Niente sentenza al processo per l'omicidio dell'ex panettiere di Feletto, Pierpaolo Pomatto. Flavia Pivano, legale di Mario Perri, 56 anni di Rivarolo Canavese, reoconfesso dell'omicidio, ha citato la Vodafone per verificare il traffico dati del telefono cellulare in uso alla vittima. Gli orari dello scarico dei dati della cella di Rivarolo, infatti, non combacerebbero con la tesi dell'accusa, secondo la quale Pomatto fu ucciso nelle campagne di Vesignano il 18 gennaio 2016 dopo le 20.30. Per la procura, inoltre, Perri avrebbe sparato per impossessarsi delle 264 banconote che Pomatto aveva nascosto nel giubbotto. Banconote poi risultate false e, in parte, ritrovate proprio sul cadavere dell'ex panettiere. Questo movente è stato illustrato per la prima volta in aula questa mattina. Prossima udienza il quattro aprile.

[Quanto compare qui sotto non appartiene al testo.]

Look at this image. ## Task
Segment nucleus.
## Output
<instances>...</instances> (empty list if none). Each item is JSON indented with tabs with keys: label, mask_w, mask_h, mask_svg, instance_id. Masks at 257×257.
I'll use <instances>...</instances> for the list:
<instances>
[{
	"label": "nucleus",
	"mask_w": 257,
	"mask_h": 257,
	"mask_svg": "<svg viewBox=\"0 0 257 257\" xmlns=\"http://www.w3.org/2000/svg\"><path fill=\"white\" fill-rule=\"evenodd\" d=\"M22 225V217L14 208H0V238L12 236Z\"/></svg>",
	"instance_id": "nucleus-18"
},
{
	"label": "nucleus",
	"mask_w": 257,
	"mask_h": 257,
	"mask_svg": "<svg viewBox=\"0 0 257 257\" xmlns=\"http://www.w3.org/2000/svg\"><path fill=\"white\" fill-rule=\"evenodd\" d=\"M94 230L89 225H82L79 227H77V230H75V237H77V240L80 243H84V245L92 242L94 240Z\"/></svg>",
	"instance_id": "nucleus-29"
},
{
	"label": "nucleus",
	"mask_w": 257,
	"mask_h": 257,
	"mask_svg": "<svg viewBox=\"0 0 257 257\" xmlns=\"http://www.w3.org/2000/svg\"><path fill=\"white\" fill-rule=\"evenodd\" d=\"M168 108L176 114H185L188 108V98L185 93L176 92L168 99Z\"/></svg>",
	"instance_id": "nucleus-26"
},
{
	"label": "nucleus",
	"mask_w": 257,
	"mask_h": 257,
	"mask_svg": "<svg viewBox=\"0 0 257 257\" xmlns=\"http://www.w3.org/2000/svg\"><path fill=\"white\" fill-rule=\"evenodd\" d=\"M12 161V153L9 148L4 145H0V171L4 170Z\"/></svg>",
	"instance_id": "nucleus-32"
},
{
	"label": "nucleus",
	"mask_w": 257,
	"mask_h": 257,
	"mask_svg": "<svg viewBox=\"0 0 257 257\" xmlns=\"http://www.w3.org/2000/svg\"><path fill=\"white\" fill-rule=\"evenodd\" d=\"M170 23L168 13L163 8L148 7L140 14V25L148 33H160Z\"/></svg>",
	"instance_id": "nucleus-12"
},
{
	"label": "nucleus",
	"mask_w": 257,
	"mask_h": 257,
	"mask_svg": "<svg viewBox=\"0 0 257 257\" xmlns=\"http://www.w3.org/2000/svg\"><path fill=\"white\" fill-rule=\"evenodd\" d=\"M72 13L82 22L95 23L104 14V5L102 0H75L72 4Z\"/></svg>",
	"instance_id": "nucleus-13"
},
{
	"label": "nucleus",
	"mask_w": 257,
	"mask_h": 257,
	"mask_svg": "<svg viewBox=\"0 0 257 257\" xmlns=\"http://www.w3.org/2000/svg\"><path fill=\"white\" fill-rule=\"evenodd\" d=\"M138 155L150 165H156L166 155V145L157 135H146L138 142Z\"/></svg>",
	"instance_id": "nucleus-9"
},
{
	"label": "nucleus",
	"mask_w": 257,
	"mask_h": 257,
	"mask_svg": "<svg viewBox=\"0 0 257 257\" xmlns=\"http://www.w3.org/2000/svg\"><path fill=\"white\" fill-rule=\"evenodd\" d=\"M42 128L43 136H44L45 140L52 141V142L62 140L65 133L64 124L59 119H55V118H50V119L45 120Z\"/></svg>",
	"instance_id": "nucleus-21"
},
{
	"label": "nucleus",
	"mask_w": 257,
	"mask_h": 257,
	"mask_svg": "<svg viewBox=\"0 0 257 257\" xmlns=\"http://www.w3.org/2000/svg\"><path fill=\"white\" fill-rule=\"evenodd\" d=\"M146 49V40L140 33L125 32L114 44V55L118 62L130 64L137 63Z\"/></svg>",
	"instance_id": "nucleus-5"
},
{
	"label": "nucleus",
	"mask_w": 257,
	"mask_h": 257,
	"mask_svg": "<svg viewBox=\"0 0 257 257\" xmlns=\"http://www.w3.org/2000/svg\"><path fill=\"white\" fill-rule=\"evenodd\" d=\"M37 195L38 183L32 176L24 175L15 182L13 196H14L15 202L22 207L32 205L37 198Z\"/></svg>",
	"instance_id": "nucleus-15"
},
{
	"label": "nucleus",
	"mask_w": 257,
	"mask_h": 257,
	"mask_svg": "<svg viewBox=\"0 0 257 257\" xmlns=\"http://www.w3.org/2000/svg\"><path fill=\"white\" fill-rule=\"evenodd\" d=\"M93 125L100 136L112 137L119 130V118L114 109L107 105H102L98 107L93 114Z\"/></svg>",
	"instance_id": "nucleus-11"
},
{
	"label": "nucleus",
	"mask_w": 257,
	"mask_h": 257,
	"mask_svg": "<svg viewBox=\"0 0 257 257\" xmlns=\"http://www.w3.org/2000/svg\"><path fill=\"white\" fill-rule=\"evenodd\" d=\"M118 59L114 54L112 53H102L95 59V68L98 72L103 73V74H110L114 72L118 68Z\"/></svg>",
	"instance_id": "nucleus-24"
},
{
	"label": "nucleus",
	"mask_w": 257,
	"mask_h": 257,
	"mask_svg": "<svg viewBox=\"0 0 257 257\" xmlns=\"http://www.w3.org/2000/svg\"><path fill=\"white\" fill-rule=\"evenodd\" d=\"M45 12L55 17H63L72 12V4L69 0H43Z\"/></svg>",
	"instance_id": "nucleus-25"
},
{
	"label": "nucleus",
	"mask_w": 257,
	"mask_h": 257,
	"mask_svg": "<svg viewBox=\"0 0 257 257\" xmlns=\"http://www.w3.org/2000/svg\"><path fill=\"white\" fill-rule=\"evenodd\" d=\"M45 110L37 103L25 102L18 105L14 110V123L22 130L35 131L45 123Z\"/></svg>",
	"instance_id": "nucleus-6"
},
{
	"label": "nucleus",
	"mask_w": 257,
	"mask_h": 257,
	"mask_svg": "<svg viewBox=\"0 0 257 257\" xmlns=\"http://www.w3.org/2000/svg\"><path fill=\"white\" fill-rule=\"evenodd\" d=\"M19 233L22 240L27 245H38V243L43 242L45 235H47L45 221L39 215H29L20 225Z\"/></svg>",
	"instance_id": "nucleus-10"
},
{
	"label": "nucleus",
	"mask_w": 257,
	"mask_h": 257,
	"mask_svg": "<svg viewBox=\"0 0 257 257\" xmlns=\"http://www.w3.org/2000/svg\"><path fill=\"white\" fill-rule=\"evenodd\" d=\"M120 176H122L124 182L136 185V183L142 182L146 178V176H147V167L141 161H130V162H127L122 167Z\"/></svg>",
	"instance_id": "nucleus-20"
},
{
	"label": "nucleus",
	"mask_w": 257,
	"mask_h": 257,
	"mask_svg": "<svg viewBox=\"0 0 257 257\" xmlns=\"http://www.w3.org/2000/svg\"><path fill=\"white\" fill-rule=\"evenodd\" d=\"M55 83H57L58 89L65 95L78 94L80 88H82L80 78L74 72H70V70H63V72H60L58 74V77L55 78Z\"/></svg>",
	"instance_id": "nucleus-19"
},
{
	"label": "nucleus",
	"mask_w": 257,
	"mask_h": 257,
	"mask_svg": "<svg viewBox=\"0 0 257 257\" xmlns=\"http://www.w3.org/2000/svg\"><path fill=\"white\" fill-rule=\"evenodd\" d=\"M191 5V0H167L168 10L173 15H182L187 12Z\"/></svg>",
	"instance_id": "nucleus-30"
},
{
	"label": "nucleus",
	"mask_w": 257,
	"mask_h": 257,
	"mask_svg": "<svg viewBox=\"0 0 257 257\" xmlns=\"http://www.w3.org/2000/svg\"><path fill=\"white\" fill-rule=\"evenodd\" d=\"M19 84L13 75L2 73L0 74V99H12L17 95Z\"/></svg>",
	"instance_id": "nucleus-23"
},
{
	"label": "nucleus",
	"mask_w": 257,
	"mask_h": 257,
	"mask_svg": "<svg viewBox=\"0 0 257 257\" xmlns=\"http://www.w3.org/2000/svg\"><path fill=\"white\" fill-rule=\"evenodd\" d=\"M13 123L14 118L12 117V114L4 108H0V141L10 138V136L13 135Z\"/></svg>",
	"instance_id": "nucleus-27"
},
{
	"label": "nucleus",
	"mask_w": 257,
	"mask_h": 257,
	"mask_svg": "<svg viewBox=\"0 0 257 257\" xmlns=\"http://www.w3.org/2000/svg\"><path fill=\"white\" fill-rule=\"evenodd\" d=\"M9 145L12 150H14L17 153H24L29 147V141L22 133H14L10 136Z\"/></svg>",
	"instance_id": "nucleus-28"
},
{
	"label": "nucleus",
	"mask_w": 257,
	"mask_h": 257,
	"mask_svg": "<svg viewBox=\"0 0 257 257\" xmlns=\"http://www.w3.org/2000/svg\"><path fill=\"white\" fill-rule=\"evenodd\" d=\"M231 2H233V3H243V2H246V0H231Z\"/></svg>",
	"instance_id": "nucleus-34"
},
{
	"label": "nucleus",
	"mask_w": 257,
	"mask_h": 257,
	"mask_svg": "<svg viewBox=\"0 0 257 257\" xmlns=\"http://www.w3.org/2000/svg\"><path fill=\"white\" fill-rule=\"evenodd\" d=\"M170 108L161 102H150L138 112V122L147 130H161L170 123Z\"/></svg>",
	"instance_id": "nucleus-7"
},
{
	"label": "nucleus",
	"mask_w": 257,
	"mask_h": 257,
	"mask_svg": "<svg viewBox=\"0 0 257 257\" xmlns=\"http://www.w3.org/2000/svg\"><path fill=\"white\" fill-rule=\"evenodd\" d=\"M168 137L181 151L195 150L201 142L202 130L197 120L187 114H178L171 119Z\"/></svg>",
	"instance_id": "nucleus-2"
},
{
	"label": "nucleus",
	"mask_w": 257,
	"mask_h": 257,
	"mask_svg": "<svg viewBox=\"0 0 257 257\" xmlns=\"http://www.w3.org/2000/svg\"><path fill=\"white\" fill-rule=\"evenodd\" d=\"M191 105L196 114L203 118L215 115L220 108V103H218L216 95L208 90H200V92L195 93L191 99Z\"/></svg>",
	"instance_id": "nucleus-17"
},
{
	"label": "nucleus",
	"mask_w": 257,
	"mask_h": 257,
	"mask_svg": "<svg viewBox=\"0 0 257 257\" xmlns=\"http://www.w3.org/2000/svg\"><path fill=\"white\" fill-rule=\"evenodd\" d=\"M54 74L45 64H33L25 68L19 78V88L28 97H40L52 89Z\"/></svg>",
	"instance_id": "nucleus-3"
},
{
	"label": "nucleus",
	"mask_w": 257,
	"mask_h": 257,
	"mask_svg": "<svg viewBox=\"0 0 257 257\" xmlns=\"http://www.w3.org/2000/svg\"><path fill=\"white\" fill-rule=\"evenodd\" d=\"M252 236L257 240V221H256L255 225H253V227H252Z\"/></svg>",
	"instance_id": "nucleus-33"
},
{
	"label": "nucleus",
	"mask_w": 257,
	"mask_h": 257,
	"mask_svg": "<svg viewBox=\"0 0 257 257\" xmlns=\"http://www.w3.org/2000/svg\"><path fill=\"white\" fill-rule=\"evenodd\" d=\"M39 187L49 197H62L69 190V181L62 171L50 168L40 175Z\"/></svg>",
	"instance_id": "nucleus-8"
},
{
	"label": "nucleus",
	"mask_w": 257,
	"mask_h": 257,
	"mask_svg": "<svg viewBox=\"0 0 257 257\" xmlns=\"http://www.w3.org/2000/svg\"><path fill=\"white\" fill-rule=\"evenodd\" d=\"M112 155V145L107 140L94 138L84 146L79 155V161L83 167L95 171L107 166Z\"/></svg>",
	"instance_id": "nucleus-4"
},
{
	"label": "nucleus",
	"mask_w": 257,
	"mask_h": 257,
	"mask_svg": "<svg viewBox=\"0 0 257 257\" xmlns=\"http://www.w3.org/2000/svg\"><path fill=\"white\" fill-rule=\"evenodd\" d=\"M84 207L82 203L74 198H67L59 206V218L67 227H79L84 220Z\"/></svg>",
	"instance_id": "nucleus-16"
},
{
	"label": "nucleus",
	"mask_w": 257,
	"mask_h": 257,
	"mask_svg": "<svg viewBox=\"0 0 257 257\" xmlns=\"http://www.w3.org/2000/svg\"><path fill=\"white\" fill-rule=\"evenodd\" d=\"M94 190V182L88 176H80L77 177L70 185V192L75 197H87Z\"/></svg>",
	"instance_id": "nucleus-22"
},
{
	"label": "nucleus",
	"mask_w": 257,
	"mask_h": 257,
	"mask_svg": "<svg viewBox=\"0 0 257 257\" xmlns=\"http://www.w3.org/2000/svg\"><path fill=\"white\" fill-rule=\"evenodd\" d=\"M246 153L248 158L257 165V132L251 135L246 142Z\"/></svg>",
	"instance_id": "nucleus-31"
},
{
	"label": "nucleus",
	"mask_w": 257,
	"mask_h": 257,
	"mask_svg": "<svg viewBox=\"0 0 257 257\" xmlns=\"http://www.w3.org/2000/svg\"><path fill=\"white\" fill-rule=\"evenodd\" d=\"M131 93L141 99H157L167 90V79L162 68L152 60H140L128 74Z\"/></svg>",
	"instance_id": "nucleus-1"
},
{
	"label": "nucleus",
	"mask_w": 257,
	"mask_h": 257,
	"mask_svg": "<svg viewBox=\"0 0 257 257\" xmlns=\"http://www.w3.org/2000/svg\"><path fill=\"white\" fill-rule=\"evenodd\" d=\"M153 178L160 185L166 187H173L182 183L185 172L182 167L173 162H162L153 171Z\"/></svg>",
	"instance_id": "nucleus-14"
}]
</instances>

Perri, dopo un anno di silenzio, messo alle strette dalle indagini dei carabinieri, ha confessato di aver sparato a Pomatto, anche lui pregiudicato, ma di essere stato costretto a premere il grilletto perchè aggredito dal sessantenne di Feletto. Una versione dei fatti, smentita dagli accertamenti dei carabinieri.
 
Perri è stato arrestato il 12 febbraio dopo un mese di indagini da parte dei carabinieri di Rivarolo. Le analisi tecniche effettuate dai Ris di Parma hanno evidenziato la presenza di residui di polveri da sparo su un giubbotto utilizzato da Perri. Sono state inoltre evidenziate alcune impronte e profili biologici dell’arrestato anche sulla macchina della vittima.